1763-12-04, de Voltaire [François Marie Arouet] à Charles Jean François Hénault.

Mon cher et respectable confrère, celui qui vous grave n'entend pas mal ses intérêts: il est bien sûr que son burin deviendra célèbre sous la protection de votre plume.
Je vous demande en grâce que si on met au bas de votre portrait ce petit vers:

Qu'il vive autant que son ouvrage!

on ajoute: Par Voltaire et par le public.

Il est bien triste que madame du Deffant ne puisse voir votre estampe.
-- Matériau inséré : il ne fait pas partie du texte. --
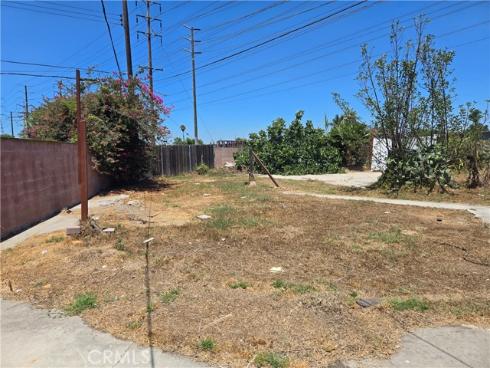 7771  La Corona   Way, Buena Park, CA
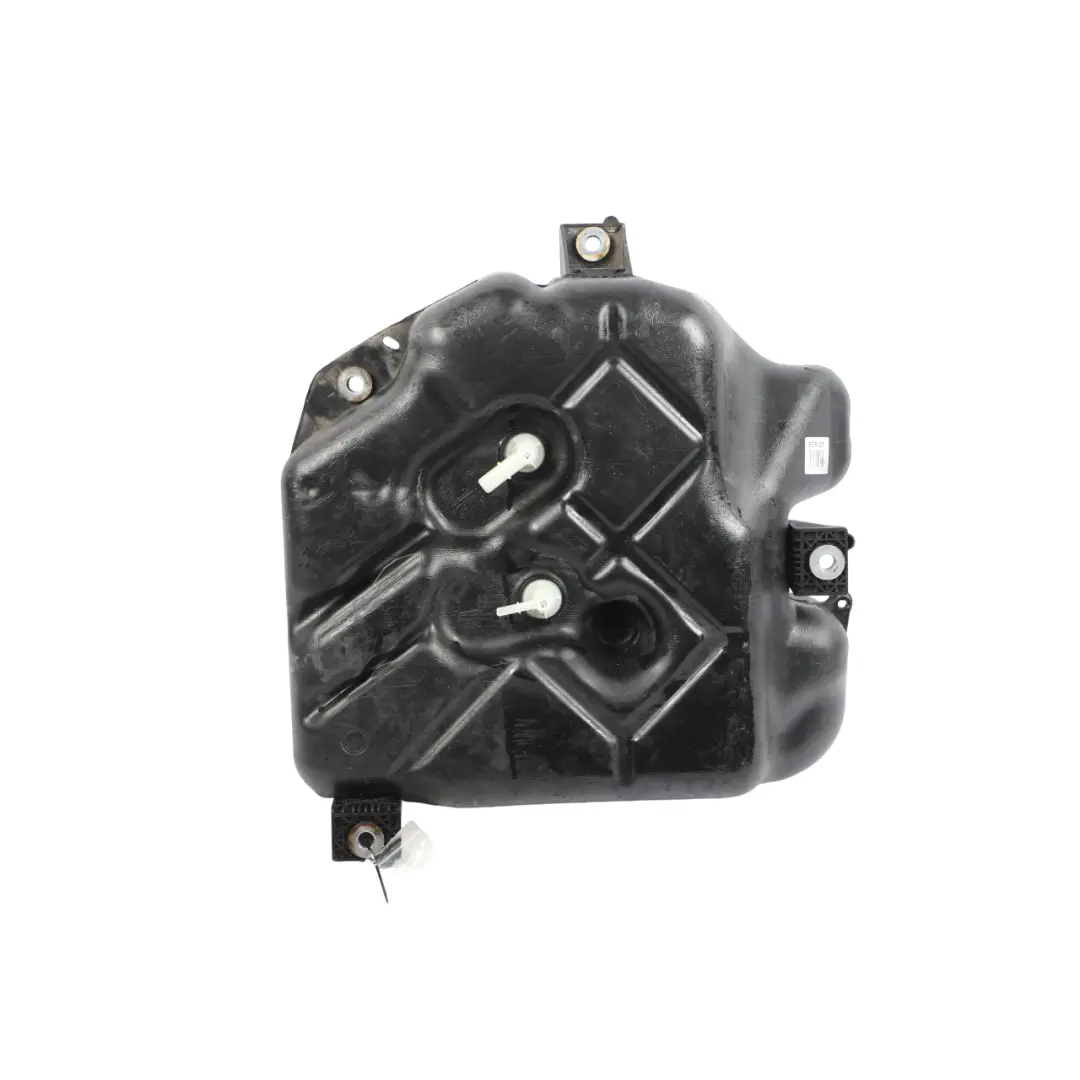 Audi Q5 8R AdBlue Tank Fluid Reservoir 2.0 TDI Diesel - SKU 8R0131877D - Part number 8R0131877D
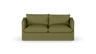 Casual 48-Basil (200x90x80cm)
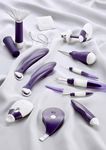PATCHWORK & QUILTING - Prym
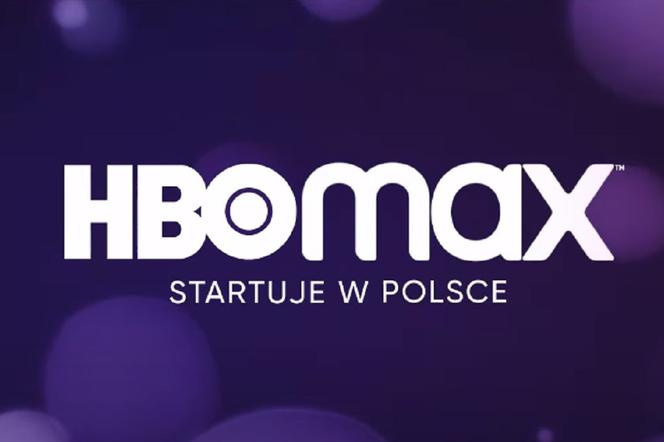 HBO Max w Polsce - kiedy platforma pojawi się w naszym kraju? Co na niej się znajdzie?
La lumière est pour elle à jamais éclipsée;
Mais vous vous entendez tous deux.
L'imagination, le feu de la pensée,
Valent peut-être mieux
Que deux yeux.
Je me défais des miens, et j'en suis plus tranquille;
J'en ai moins de distractions.
Lorsque le cœur calmé renonce aux passions,
Deux yeux sont un meuble inutile.

Cela n'est pas tout à fait vrai, mais il faut tâcher de se le persuader. Mon espèce d'aveuglement est tout à fait drôle: une ophthalmie abominable m'ôte entièrement la vue quand il y a de la neige sur la terre, et je recommence quelquefois de voir honnêtement quand le temps se met au beau. Je vous prie, monsieur, vous qui avez de bons yeux (et cela doit s'entendre de plus d'une manière), de lire ce petit mémoire historique; vous y trouverez des choses curieuses.

J'ai envoyé à madame du Deffant un conte à dormir debout, qui est d'un goût un peu différent. Les aveugles s'amusent comme ils peuvent.

Tout le Corneille est imprimé; il y en a douze tomes. La Bérénice de Racine est à côté de celle de Corneille, avec des remarques; l'Héraclius espagnol est au devant de l'Héraclius français; la conspiration de Brutus et de Cassius contre César, de ce fou de Shakespeare, est après le Cinna de Corneille, et traduite vers pours vers, et mot pour mot: cela est à faire mourir de rire.

Adieu, monsieur; conservez vos bontés au vieux de la montagne.